- **Quoted text**
☆ ☆ ☆ ☆ ☆

2022 Latest Caselaw 4634 Jhar

Citation : 2022 Latest Caselaw 4634 Jhar
Judgement Date : 21 November, 2022

Jharkhand High Court
Gyan Prakash Sarawgi vs The Directorate Of Enforcement ... on 21 November, 2022
                                           1                          B.A.No.8470 of 2022




                 IN THE HIGH COURT OF JHARKHAND, RANCHI
                                   -----

B.A. No. 8470 of 2022

-----

Gyan Prakash Sarawgi, aged about 55 years son of late Tej Pal Sarawgi, resident of Sky Villa Apartment, Kanke Road, Ranchi, P.S. Gonda, P.O. Ranchi University, District-Ranchi-834008 (Jharkhand)..... Petitioner

-- Versus --

The Directorate of Enforcement (Government of India), represented through its Assistant Director, Ranchi Zonal Office, having its office at Plot No.1502/B, Airport Road, Hinoo, P.O.Hinoo, P.S.Doranda, District Ranchi, PIN 834002 (Jharkhand) ...... Opposite Party

----

CORAM: HON'BLE MR. JUSTICE SANJAY KUMAR DWIVEDI

---

For the Petitioner :- Mr. Sumeet Gadodia, Advocate Mr. Ritesh Gupta, Advocate Mr. Aditya Kumar, Advocate For the E.D. :- Mr. A.K.Das, Advocate

----

8/21.11.2022 Heard Mr. Sumeet Gadodia, the learned counsel appearing

on behalf of the petitioner and Mr. A.K.Das, the learned counsel

appearing on behalf of the respondent-Enforcement Directorate (in short,

„E.D.‟).

The petitioner is seeking regular bail in connection with

E.C.I.R. Case No.01 of 2022 for the alleged offence under section 3 read

with section 70 of the Prevention of Money Laundering Act, 2002

(hereinafter referred to as „PMLA‟, for short) and punishable under section

4 of the PMLA, and the case is pending before the learned Special Judge,

C.B.I.-cum-Special Judge under the PMLA, at Ranchi.

The C.B.I. has registered the case alleging therein that :-

(i) It has been stated that CBI, Economic Offence Wing, Ranchi

lodged following three F.I.Rs, namely:-

(a) FIR No.RC0932018S0007 dated 16.07.2018 u/s 120-B

r/w 420, 467 and 471 of the IPC for committing fraud

amounting to Rs.10.37 crores with the Bank of India

against Amit Sarawgi, M/s Sarawgi Builders and

promoters Pvt. Ltd., Swati Sarawgi, M/s Shriram

Comtrade Pvt. Ltd. and unknown others through their

company M/s Sunbeam Dealers Pvt. Ltd.

(b) FIR No.RC0932018S0008 dated 20.08.2018 u/s 120-B

r/w 420, 467 and 471 of the IPC for committing fraud

amounting to Rs.8.03 crores with the Bank of India

against Vikash Khetawat, M/s Sarawgi Builders and

Promoters Pvt. Ltd., Swati Sarawgi, M/s Shriram

Comtrade Pvt. Ltd. and others through their firm M/s

Global Traders.

(c) FIR No.RC0932019S0001 dated 10.01.2019 u/s 120-B

r/w 420, 467, 468 and 471 of the IPC, against M/s Badri

Kedar Udyog Pvt.Ltd., Amit Sarawgi, Swati Sarawgi, M/s

Sarawgi Builders and Promoters Pvt. Ltd. and unknown

others for committing fraud amounting to Rs.12.84

crores with the Bank of India through their company

M/s Shree Badri Kedar Udyog Pvt. Ltd.

☆ ☆ ☆ ☆ ☆

- **Dataset extract**
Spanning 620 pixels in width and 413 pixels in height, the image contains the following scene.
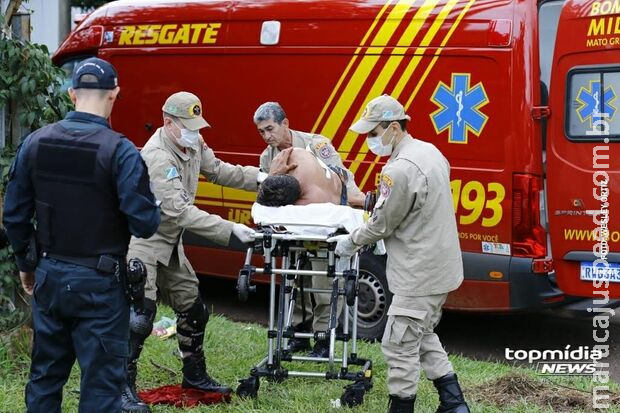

☆ ☆ ☆ ☆ ☆

- **Requirement**
Summarize the bail application excerpt in three sentences. The lines that accompany the bail application excerpt are not needed here.

- **Output of the exercise**
Gyan Prakash Sarawgi seeks regular bail before Justice Sanjay Kumar Dwivedi of the High Court of Jharkhand at Ranchi in E.C.I.R. Case No.01 of 2022, which concerns an alleged offence under section 3 read with section 70 of the Prevention of Money Laundering Act, 2002, punishable under section 4, and is pending before the C.B.I.-cum-Special Judge under the PMLA at Ranchi. Mr. Sumeet Gadodia was heard for the petitioner and Mr. A.K. Das for the Enforcement Directorate. The CBI's Economic Offence Wing, Ranchi, lodged three F.I.Rs. in 2018 and 2019 alleging frauds of Rs.10.37 crores, Rs.8.03 crores and Rs.12.84 crores with the Bank of India against parties including Amit Sarawgi, Swati Sarawgi and M/s Sarawgi Builders and Promoters Pvt. Ltd.